The attack was mounted by eight armed men, said police and an interior ministry official on Thursday. Four out of the eight are believed to have been killed in clashes with security forces.
"A terrorist group infiltrated the company, which is next to our building," said Kamal Amin, spokesman for the human rights ministry, which has offices next door.
"For the safety of our employees, we have taken all necessary security measures and we have evacuated our building."
Security forces sealed off the surrounding area, which is home to other government offices, including the headquarters of the transport ministry and a human rights ministry building.
A spokesman for the human rights ministry did not immediately respond to requests for comment made by the AFP news agency.

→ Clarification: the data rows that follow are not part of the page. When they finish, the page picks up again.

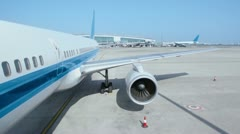 Aircraft stand at airport field with working turbine Stock Footage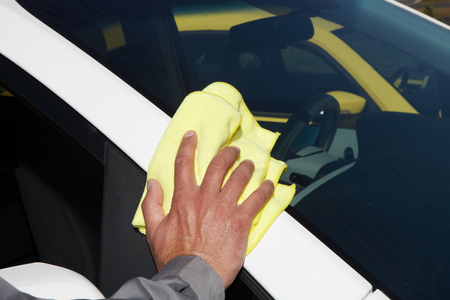 rag wheel: Cleaning the car. Hand with microfiber cloth.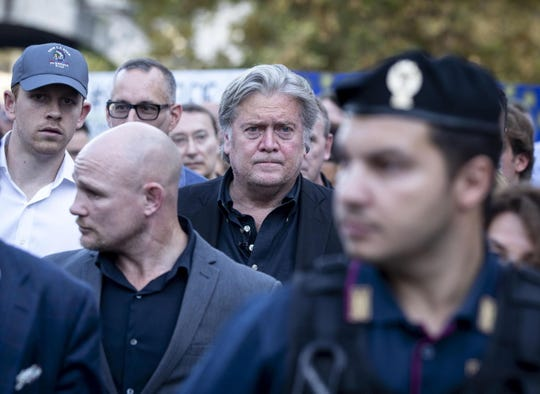 Former White House strategist Steve Bannon, center, arrives for the Atreju 18 political meeting, the youth festival of the right-wing Brothers of Italy party in Rome.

No group claimed responsibility for the assault, but fighters affiliated with the al-Qaeda-linked Islamic State of Iraq and the Levant (ISIL) have in the past mounted similar armed attacks on Iraqi government buildings.

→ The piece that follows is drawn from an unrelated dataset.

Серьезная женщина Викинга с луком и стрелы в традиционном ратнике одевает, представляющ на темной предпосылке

Elsewhere in the Iraqi capital on Thursday, bombings near a market and a restaurant in the Shia-majority neighbourhoods of Kasra and Talbiyah killed six people, security and medical officials said.
They struck just hours after several car bombs ripped through Baghdad Jadidah, Shuala and Talbiyah, all of which are predominantly Shia, leaving nine people dead on Wednesday evening.
Attacks on Wednesday also hit the outskirts of the capital, as well as the northern cities of Mosul and Tuz Khurmatu, killing seven others.
Recent violence in Iraq has pushed the death toll for January past 900 with elections looming in three months and security forces have been grappling with intensifying violence and an extended standoff with anti-government fighters in western Anbar province.
Anti-government fighters also hold all of Fallujah, on Baghdad's doorstep. ISIL has been involved in the fighting, and witnesses and tribal leaders in Fallujah say the group has tightened its grip on the city in recent days, but other armed groups have also taken part in the battles.
The standoff has forced more than 140,000 people to flee their homes, the UN refugee agency said, describing this as the worst displacement in Iraq since the 2006-2008 sectarian conflict.